┌─ EXTRAIT DU TEXTE

Selon
le classement 2014 du magazine Forbes, le monde compterait maintenant plus de
1600 milliardaires. À eux, ils possèderaient l’équivalent de 6400 milliards de
dollars, soit plus de quatre fois le produit intérieur brut canadien (estimé
par la Banque mondiale à 1519 milliards pour 2013). Impressionnant! Les
fortunes des Gates, Slim, Ortega ou Zuckerberg font rêver. Ne s’agit-il pas
d’un idéal que d’atteindre ces sommets astronomiques de richesse?
Sur
le plan entrepreneurial, le vertige s’intensifie, avec des chiffres d’affaire
(pour l’année 2012) de plus de 300 milliards de dollars pour chacune des six
entreprises les plus riches du monde. Cinq d’entre elles œuvrent dans
l’exploitation du pétrole (Royal Dutch Shell, Exxon Mobil, Sinopec Group, China
National Petroleum et BP). S’il est
clair que la réussite n’est pas honteuse, il faut reconnaître aussi que ces
individus et entreprises constituent en quelque sorte les grands vainqueurs d’un
système très inégalitaire. Une minorité de privilégiés.
Patrimoine
et fiscalité
Dans
son ouvrage Le Capital au XXIe
siècle (publié en 2013), l’économiste français Thomas Piketty souligne que
les inégalités de revenus ne cessent de croître en ce début de siècle. Il les
compare aux inégalités de l’époque du capitalisme sauvage de la fin du XIXe
siècle. Pour Piketty, la solution (qu’il reconnaît utopique à court terme)
passe par la création d’un impôt mondial sur le capital. Il souligne que sans
régulation de la part de l’État, le patrimoine tend à se concentrer entre les
mains des plus fortunés. D’ailleurs, cela expliquerait que le tiers des
milliardaires dans le monde soit composé d’héritiers.

└─

■ À FAIRE
- 1) Dans le texte sur les milliardaires, quelle solution Thomas Piketty propose-t-il contre la croissance des inégalités ?
- 2) Poursuivez le texte sur les milliardaires après sa dernière phrase, s'il vous plaît.

┌─ LIGNES DE DONNÉES

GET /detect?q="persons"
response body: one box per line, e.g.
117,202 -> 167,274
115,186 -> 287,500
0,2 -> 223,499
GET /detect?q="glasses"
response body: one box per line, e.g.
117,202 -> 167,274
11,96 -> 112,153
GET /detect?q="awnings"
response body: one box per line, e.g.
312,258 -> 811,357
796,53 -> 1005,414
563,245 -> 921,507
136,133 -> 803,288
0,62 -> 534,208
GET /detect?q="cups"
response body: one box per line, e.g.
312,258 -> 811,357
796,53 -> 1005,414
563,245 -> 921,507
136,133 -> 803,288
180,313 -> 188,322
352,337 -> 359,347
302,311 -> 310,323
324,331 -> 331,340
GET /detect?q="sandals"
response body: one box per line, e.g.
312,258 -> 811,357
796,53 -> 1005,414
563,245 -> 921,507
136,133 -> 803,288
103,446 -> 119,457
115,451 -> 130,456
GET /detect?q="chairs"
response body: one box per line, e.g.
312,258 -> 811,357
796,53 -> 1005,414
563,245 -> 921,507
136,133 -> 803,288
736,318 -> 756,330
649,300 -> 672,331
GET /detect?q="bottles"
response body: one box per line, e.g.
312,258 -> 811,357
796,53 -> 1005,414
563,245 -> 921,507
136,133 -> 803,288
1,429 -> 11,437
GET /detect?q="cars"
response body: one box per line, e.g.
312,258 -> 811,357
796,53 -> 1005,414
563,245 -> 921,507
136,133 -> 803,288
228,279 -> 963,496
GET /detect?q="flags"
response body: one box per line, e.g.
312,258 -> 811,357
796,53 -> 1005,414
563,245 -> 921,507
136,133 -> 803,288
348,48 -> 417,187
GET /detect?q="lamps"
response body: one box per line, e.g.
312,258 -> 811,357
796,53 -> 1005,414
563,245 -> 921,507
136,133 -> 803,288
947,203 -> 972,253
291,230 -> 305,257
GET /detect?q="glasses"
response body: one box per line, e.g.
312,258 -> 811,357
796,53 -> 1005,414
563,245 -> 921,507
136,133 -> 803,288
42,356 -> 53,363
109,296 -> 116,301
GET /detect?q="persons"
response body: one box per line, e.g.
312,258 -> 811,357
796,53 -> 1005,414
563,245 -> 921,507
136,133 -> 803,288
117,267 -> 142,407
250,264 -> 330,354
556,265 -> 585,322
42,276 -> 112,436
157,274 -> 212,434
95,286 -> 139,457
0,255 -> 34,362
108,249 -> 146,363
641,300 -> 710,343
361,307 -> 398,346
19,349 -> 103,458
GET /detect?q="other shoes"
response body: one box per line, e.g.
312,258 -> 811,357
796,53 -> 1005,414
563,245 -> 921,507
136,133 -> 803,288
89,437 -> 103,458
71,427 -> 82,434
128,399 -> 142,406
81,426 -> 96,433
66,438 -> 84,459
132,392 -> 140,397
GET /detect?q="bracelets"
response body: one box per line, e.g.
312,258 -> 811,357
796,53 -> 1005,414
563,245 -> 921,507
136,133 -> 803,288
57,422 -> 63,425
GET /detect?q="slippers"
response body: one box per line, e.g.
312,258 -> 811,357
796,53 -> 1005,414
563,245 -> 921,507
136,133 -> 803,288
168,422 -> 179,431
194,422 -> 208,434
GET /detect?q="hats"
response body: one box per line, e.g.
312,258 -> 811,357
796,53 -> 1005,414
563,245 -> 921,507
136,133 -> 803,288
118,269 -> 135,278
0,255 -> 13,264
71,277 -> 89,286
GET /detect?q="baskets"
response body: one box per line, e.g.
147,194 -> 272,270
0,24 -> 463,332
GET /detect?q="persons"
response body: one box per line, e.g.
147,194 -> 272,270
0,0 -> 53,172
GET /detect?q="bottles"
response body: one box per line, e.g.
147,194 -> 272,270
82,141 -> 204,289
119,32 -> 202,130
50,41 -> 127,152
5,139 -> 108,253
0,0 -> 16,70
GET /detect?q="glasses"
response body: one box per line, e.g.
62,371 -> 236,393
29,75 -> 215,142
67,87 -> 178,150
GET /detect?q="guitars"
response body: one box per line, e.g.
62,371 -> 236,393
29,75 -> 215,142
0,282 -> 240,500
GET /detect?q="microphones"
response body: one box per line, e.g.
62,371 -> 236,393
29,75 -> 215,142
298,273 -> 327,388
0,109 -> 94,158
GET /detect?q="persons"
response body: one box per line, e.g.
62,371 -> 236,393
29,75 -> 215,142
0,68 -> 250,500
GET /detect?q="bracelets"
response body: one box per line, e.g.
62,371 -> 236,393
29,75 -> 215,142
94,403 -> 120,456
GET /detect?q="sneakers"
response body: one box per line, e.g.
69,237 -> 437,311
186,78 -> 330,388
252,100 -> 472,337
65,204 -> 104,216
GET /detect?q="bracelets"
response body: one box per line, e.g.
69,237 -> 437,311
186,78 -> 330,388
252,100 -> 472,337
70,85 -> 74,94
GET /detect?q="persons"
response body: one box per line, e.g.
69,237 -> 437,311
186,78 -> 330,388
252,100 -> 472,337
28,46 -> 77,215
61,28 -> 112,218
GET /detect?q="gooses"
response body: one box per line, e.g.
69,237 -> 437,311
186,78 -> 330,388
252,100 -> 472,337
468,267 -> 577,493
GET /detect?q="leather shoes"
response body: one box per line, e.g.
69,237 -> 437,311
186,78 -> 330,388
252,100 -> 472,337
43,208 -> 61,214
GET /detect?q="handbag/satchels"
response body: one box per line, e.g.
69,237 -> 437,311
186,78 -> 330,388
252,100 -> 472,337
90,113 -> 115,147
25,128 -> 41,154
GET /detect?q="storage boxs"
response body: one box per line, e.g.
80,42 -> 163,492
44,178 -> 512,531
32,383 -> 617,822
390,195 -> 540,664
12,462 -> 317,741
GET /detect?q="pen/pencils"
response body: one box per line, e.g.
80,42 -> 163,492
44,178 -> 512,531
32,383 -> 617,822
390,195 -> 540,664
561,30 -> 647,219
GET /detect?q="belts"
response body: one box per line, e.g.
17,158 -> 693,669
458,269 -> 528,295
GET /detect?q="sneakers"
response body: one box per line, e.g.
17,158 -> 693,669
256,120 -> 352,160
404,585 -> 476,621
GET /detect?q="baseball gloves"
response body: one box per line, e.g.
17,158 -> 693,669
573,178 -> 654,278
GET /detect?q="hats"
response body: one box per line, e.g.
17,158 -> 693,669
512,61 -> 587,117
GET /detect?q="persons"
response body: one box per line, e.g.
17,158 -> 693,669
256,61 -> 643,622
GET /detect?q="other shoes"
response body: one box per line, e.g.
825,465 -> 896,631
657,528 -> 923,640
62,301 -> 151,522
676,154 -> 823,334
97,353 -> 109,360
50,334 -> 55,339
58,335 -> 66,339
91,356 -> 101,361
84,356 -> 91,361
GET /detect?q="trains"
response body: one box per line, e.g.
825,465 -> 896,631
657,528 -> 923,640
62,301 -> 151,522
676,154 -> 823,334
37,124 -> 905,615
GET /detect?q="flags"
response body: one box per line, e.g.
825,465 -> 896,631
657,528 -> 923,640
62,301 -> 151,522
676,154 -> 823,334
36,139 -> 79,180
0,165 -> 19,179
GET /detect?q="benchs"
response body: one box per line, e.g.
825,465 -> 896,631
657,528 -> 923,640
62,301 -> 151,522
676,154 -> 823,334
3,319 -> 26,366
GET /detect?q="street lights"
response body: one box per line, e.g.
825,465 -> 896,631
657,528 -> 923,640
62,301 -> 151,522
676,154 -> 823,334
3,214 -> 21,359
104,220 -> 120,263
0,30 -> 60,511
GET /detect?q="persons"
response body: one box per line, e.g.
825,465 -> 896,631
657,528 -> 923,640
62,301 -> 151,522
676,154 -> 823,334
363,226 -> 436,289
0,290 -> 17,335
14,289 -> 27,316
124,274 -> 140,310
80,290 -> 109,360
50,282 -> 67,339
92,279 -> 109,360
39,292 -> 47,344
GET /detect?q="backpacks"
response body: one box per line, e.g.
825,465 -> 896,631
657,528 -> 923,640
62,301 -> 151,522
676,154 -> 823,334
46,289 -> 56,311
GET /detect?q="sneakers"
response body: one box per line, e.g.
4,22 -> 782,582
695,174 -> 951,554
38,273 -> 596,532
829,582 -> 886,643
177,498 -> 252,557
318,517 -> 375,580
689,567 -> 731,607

└─

■ RÉPONSES
- 1) La création d'un impôt mondial sur le capital.

- 2)
Si
la période des Trente Glorieuses (1945-1975) avait laissé croire que la
croissance économique s’accompagnait inexorablement d’une réduction des
inégalités, la situation du XXIe siècle semble bien distincte. Aujourd’hui,
la dérégulation et la déresponsabilisation de l’État en matière sociale font plutôt
office de règle d’or. Le laboratoire chilien (1973-1990), le thatchérisme
britannique (1979-1990) et l’Amérique de Reagan (1981-1989) ont chacun pavé la
voie à cette «doctrine de choc» néolibérale (Naomi Klein). Or, dans chacun de
ces exemples, l’État est toujours bien en selle. Il intervient autant qu’auparavant,
mais dans des sphères autres (dépenses militaires, subventions et congés
fiscaux aux grandes entreprises, réduction du nombre de paliers d’imposition). Un
glissement s’effectue du gouvernement vers la gouvernance. Autrement dit, le
leitmotiv de l’action politique passe du bien commun à la confiance des
financiers de tout acabit, cette confiance étant évidemment dictée par les
agences de notation.
Démocratie
ou ploutocratie?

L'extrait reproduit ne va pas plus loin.